Bola / Bola Dunia
Jum'at, 06 Juni 2014 | 13:29 WIB
Pelatih tim Iran Carlos Queiroz (shutterstock)

Suara.com - Piala Dunia 2014 merupakan kesempatan keempat Iran dalam turnamen sepak bola internasional paling akbar di dunia itu. Meski demikian nasib tim asuhan Carlos Queiroz itu Brasil tampaknya tidak akan jauh berbeda dari perjalanan mereka di tiga piala dunia sebelumnya karena di akan bergabung bersama tim favorit Argentina, Nigeria, dan Bosnia Herzegovina di Grup F.

Pada tiga Piala Dunia sebelumnya, yakni di 1978, 1998, dan 2006, Iran selalu kandas fase grup. Piala Dunia 1998 adalah pengalaman paling manis Iran. Ketika berhasil mengalahkan Amerika Serikat dengan skor 2-1 dan menempati urutan ketiga klasemen grup F. Di dua Piala Dunia lainnya, Iran selalu menempati peringkat akhir klasemen.
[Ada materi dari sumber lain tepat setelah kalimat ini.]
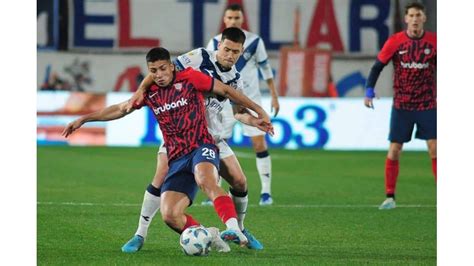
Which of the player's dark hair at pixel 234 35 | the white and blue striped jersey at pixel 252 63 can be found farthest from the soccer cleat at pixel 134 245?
the white and blue striped jersey at pixel 252 63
Beratnya tantangan Iran di Brasil sendiri sudah diakui oleh Queiroz, yang tidak menetapkan target terlalu muluk untuk tim yang berada di urutan 37 ranking federasi sepak bola dunia, FIFA, itu.

"Secara realistis, apakah Iran bisa menjuarai Piala Dunia? Jelas tidak ada yang percaya itu bisa terjadi," kata Queiroz dalam sebuah wawancara dengan Fifa.com, "Target kami adalah untuk maju lebih ke depan, menempatkan diri kami di kasta yang sama dengan Jepang dan Korea Selatan, merebut tempat untuk menjadikan Iran salah satu dari tiga tim terbaik di Asia."

Skuat Iran yang akan berlaga di Brasil sendiri tampaknya akan bertumpu pada paduan pemain-pemain yang berlaga di liga-liga sepak bola Eropa dan lokal.

Dari susunan skuat sementara yang dipanggil Queiroz 7 Mei kemarin, ada nama Ashkan Dejagah yang bermain di Liga Primer Inggris bersama Fulham, Jahanbakhsh dari NEC Nijmegen di Eredivisie, Belanda, dan Sardar Azmoun, bintang mudah Iran yang memperkuat klub Rusia, Rubin Kazan.

Perjalanan Tim:

Iran lolos ke putaran final Piala Dunia 2014 Brasil setelah keluar sebagai juara grup A kualifikasi putaran keempat zona Asia. Iran memastikan satu tempat di Brasil setelah secara mengejutkan mengalahkan tuan rumah Korea Selatan pada 18 Juni 2013. Di Grup A, Iran berhasil menyisihkan Uzkbekistan, Qatar, dan Libanon. Adapun Korsel juga lolos sebagai runner up grup.

Pemain Bintang:

Javad Nekounam (Al Kuwait) tidak lepas dari tim nasional Iran selama lebih dari satu dekade. Gelandang kelahiran 1980 itu sudah 130 kali membela skuat berjuluk "Tim Melli" itu. Pemain yang pernah selama enam tahun bermain untuk Osasuna La Liga Spanyol, laksana jangkar dalam kesebelasan Iran. Dia juga sering menjadi aktor utama dalam serangan balik cepat "Tim Melli". Selain itu Nekounam juga menjadi andalan Iran dalam set piece.

Pelatih:

Carlos Queiroz memegang kendali atas tim nasional Iran sejak April 2011. Menandatangani kontrak selama dua setengah tahun, dia memang ditugaskan untuk meloloskan Iran ke putaran final Piala Dunia 2014. Dan dia berhasil.

Secara garis besar, karier kepelatihan Queiroz tidak begitu mentereng, meski juga berhasil membawa Portugal ke Piala Dunia 2010. Melatih Portugal sejak Juli 2008, Queiroz sebenarnya berhasil membawa Cristiano Ronaldo dkk ke babak 16 besar sampai tersingkir setelah dikalahkan Spanyol dengan skor 1-0.

Usai Piala Dunia Afrika Selatan itu, tepatnya pada September 2010, Queiroz lantas dipecat Portugal. Akan tetapi, dia tercatat dalam sejarah karena menjadi pelatih Portugal pertama yang berhasil lolos ke putaran final Piala Dunia dua kali berturut-turut.

Selain di level internasional, Queiroz berpengalaman klub-klub besar Eropa, seperti Real Madrid dan menjadi asisten Alex Ferguson di Manchester United.